O QUE FAZER =>
- a) Na crônica sobre as cartas de Caio F., quais lugares aparecem como possíveis destinos de viagem na conversa por telefone com a amiga? Liste todos.
- b) Dê seguimento à crônica sobre as cartas de Caio F. a partir da última frase, mantendo o mesmo tom e a primeira pessoa.

TEXTO FORNECIDO =>
=====

Caio F.

 

Acordo, tomo café com um maravilhoso pão de abóbora, sinto um certa culpa pela gula. Ainda um tanto de louça na pia desde ontem, roupa no varal de quinta-feira. Coloco o último episódio do podcast Peixe voador na caixinha e vou fazer as tarefas domésticas. Patrícia Palumbo lê textos pedidos pelos ouvintes, Ana Cristina César, Ferreira Gullar, Borges, Fernanda Takai lendo Drummond. No meio de tudo, ela lê duas cartas de Caio Fernando Abreu que são pequenas maravilhas, em uma delas ele fala de Amsterdã, na outra conta ter descoberto ser hiv positivo. A de Amsterdã é luminosa, a outra pura coragem. Ele fala sobre a beleza da vida, algo que desconfio que todo mundo que já teve algo grave sente com muita força. Ouvi-lo é entender a expressão bonito de doer.

Saio para resolver coisas na rua, fazer compras. De volta a casa, abro uma cerveja, uma amiga liga, conversamos por mais de uma hora enquanto pego uma salada boa e almoço. Ela me conta do crescimento dos casos de covid-19 na Alemanha, eu conto que tenho encontrado amigos enquanto seu ômicron não vem. Falamos de possíveis viagens, essa coisa tão boa para planejar e botar esperança no peito da gente. Que tal o Butão? Talvez a Sicília? Gostaria de conhecer o Marrocos um dia. Quando enfim desligamos, vou para minha estante, procurar o volume das Cartas de Caio F. que ganhei de uma das minhas irmãs há muito tempo e que não releio há muito. Enquanto a gata mia pedindo colo e carinho, explico para ela que preciso de um livro. Fuço um pouco, não sei mentalmente onde ele está mas termino por vê-lo, em uma das fileiras de trás de uma prateleira. Falo sempre que preciso doar a maior parte dos meus livros, mas como fazê-lo se volta e meia encontro coisas que adoro e que ficaram esquecidas por um tempo, esperando a necessidade desses textos amadurecer e voltar, como pêssegos e cerejas de verão. É a vantagem de ter uma biblioteca, a gente redescobre coisas.

=====

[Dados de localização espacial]
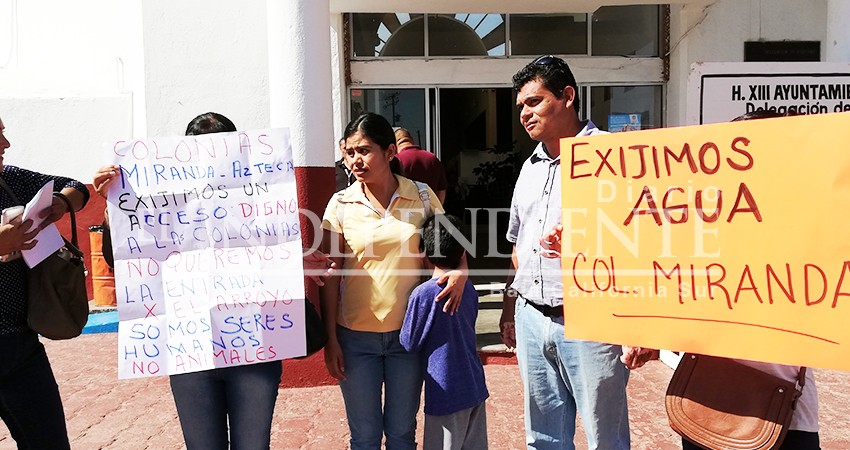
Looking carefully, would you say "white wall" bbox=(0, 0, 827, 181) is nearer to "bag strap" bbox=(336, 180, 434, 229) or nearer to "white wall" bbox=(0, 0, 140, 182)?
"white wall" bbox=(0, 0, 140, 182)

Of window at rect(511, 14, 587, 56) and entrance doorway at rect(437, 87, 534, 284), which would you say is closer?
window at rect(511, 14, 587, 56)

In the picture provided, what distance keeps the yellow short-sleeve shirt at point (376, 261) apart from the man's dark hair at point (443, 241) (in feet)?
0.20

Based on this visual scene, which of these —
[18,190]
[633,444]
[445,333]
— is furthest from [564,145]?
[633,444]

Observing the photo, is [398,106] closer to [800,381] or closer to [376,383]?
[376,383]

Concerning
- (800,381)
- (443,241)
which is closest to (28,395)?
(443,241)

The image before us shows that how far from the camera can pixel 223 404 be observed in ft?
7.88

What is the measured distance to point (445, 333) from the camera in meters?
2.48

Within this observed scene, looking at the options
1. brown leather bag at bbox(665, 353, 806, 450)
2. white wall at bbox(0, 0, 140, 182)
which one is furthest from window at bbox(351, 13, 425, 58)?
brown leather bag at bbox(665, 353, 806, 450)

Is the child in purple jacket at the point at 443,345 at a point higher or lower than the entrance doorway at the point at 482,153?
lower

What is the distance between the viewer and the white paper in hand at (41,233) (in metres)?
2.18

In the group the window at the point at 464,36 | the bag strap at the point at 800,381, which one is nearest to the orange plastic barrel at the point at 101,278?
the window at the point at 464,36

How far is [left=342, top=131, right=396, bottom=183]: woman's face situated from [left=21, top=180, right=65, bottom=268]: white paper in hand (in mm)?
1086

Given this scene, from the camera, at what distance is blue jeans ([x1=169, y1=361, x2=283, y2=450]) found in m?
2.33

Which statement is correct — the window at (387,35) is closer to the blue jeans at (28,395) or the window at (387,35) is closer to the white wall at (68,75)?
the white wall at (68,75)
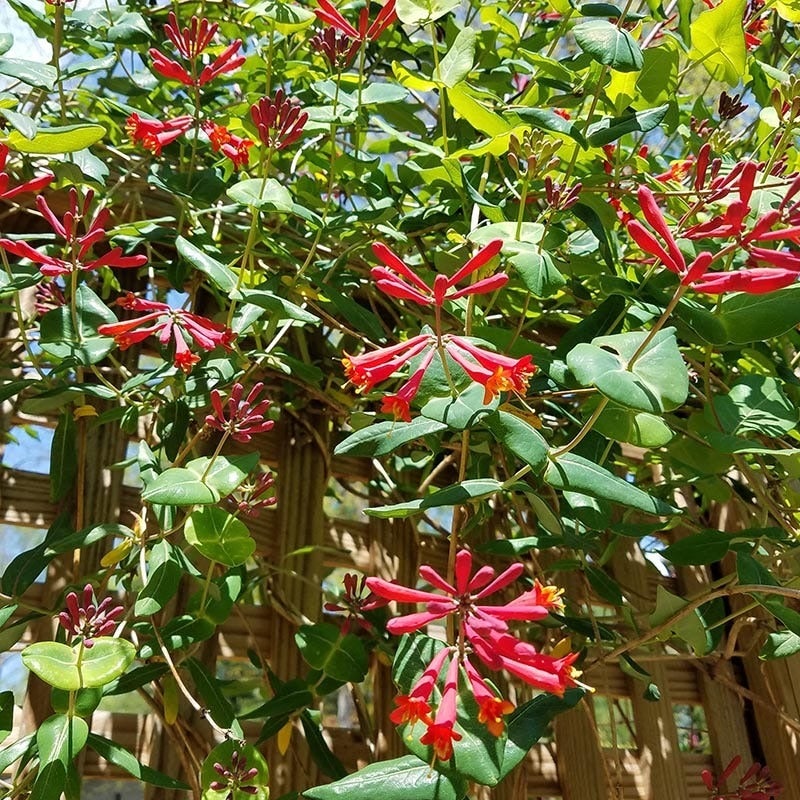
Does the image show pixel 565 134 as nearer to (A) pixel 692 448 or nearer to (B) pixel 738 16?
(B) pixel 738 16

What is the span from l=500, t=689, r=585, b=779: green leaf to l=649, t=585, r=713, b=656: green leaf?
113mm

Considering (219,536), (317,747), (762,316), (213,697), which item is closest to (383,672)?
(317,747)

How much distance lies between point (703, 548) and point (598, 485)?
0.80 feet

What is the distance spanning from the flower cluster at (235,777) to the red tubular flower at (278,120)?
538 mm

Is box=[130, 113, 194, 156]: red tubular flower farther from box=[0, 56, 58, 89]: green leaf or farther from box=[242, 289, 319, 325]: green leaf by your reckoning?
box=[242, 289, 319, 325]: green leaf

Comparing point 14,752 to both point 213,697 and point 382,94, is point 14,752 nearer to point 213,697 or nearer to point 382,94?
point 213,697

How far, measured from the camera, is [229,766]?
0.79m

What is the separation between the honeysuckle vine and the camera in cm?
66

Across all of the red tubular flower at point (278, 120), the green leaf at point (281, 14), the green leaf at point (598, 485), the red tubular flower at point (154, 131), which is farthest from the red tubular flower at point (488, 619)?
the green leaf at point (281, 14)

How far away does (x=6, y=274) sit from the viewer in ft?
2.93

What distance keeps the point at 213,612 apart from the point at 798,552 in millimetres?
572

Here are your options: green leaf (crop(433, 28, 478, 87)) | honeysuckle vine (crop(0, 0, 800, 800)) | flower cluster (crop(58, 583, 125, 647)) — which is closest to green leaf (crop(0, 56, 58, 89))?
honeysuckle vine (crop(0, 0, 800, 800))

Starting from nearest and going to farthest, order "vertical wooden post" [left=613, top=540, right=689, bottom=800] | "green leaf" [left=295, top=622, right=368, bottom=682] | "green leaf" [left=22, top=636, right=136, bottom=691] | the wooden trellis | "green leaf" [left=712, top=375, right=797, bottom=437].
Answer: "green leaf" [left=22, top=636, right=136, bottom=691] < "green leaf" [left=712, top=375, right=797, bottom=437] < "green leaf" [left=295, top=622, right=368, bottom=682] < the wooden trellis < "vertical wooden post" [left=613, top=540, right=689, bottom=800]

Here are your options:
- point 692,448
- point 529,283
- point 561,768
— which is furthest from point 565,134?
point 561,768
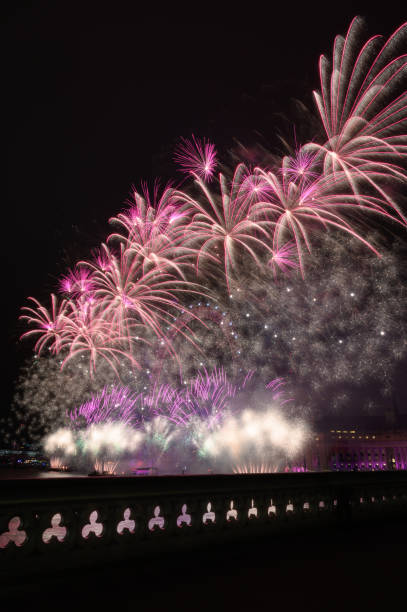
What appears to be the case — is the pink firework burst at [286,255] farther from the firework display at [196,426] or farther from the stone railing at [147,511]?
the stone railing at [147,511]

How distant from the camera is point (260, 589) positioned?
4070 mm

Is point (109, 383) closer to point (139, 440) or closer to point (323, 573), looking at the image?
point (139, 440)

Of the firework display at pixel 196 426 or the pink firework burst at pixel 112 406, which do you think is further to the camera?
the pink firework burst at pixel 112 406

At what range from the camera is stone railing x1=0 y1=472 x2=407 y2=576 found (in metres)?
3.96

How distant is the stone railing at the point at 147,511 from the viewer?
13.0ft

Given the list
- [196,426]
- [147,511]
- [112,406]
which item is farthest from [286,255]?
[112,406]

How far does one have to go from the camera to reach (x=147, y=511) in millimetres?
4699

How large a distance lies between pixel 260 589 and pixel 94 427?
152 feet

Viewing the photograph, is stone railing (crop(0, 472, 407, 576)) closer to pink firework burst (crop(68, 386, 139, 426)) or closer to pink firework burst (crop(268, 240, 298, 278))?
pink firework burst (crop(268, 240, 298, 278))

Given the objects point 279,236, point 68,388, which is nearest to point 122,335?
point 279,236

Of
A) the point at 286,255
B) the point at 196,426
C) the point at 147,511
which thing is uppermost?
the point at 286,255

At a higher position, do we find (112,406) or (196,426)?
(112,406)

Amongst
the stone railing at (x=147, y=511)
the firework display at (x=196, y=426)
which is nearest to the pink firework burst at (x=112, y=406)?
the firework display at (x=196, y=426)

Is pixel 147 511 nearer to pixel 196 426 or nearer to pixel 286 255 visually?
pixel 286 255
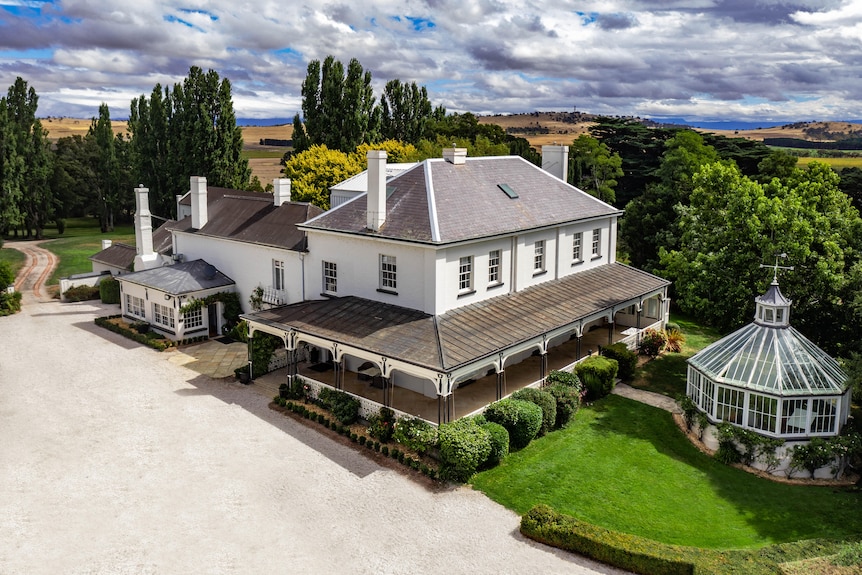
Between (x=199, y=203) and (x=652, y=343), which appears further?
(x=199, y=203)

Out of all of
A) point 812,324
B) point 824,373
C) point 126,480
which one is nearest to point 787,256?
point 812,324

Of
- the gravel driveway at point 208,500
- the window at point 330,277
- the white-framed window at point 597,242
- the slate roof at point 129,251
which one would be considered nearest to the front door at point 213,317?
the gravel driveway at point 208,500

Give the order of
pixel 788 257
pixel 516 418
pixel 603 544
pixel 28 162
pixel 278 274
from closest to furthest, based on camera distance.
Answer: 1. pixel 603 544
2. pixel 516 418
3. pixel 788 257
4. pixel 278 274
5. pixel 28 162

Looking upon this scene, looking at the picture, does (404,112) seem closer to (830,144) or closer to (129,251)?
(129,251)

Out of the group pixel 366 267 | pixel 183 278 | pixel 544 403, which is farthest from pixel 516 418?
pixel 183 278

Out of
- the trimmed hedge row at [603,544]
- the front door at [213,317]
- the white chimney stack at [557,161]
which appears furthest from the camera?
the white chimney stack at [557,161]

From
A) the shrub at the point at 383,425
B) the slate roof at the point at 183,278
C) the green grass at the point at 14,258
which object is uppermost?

=====

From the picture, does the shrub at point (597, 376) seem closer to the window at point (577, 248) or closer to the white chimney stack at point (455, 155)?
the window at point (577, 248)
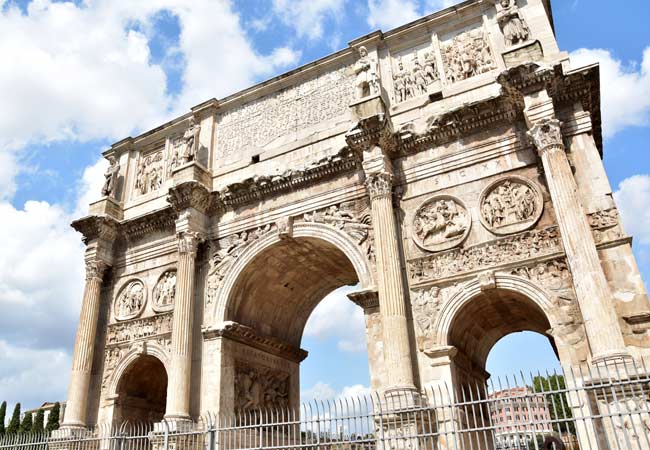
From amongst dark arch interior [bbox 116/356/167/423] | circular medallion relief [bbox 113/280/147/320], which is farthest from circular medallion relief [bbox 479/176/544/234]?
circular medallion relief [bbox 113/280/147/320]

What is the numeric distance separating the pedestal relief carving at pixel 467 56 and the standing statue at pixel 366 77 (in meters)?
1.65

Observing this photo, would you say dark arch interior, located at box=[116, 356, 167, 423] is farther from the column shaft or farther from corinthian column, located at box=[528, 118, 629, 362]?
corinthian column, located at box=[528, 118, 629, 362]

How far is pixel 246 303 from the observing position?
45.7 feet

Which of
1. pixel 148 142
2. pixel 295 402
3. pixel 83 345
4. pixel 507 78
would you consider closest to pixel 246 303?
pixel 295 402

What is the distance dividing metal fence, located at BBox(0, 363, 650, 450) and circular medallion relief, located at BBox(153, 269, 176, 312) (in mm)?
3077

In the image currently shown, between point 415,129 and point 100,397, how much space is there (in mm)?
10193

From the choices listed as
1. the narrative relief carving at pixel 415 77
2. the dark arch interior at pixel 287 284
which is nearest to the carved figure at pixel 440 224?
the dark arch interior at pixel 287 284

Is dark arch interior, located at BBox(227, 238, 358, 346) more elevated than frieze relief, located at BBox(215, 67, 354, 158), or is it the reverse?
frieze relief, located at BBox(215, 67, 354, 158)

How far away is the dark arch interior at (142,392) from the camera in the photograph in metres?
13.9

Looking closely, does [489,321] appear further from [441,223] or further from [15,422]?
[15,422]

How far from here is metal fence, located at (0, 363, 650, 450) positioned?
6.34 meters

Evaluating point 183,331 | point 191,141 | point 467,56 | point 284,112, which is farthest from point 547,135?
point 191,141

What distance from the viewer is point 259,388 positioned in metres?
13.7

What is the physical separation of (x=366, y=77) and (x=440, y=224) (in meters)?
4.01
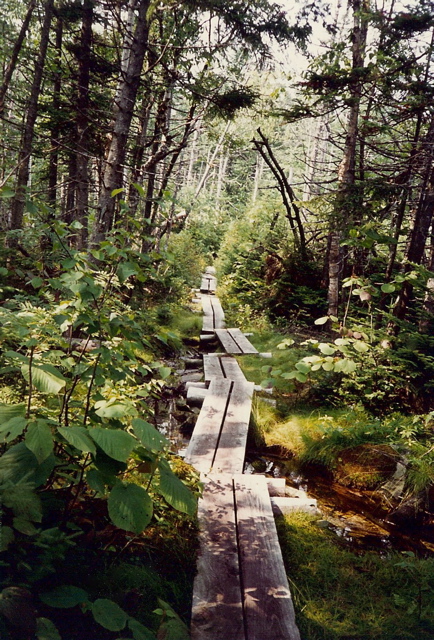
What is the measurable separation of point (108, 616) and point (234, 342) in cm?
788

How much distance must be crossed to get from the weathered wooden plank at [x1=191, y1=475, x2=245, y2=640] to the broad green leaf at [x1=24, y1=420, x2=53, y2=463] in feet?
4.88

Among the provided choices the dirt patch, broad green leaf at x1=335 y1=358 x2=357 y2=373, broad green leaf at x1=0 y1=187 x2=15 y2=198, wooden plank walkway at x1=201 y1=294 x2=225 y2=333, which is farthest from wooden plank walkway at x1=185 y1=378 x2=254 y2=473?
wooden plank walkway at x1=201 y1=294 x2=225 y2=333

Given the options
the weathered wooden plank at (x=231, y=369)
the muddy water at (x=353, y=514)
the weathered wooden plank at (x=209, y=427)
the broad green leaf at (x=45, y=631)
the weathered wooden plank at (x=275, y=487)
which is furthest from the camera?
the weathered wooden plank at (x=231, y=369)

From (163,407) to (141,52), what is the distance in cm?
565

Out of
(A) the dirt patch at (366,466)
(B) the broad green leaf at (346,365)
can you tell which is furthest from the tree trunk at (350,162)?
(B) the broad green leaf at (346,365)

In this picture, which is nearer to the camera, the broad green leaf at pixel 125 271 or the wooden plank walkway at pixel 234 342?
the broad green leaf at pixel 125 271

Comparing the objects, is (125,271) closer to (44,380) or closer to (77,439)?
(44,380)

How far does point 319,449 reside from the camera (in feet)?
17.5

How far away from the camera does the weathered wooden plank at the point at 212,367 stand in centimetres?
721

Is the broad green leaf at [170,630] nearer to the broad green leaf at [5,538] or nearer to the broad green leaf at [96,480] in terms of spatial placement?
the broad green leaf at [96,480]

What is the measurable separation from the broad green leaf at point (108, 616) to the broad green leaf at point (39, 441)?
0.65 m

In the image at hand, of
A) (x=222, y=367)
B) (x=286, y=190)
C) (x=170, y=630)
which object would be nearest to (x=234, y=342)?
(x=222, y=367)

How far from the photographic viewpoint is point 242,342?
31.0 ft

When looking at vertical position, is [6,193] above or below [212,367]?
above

=====

RESPOSTAS EM ORDEM =>
- a) Butão, Sicília e Marrocos.

- b)
Na primeira carta, ele fala com o pai, o chama de senhor. É uma carta profundamente amorosa, preocupada com o desânimo que ele enxerga no pai e na mãe e convidando-os para vir passar um tempo com ele. As cartas seguintes são para amigas e amigos, ele fala de livros, da rotina, de trabalho. No início ele trabalha na Abril, um ano antes de eu também trabalhar lá. Depois vai para a Leia Livros, onde meu ex-marido trabalhou alguns anos depois. Volta para casa e circula pela rua dos Pinheiros, a um quarteirão e meio de onde moro. É como uma camada de tempo ligeiramente anterior à minha, eu transitaria pelos mesmos lugares pouco tempo depois.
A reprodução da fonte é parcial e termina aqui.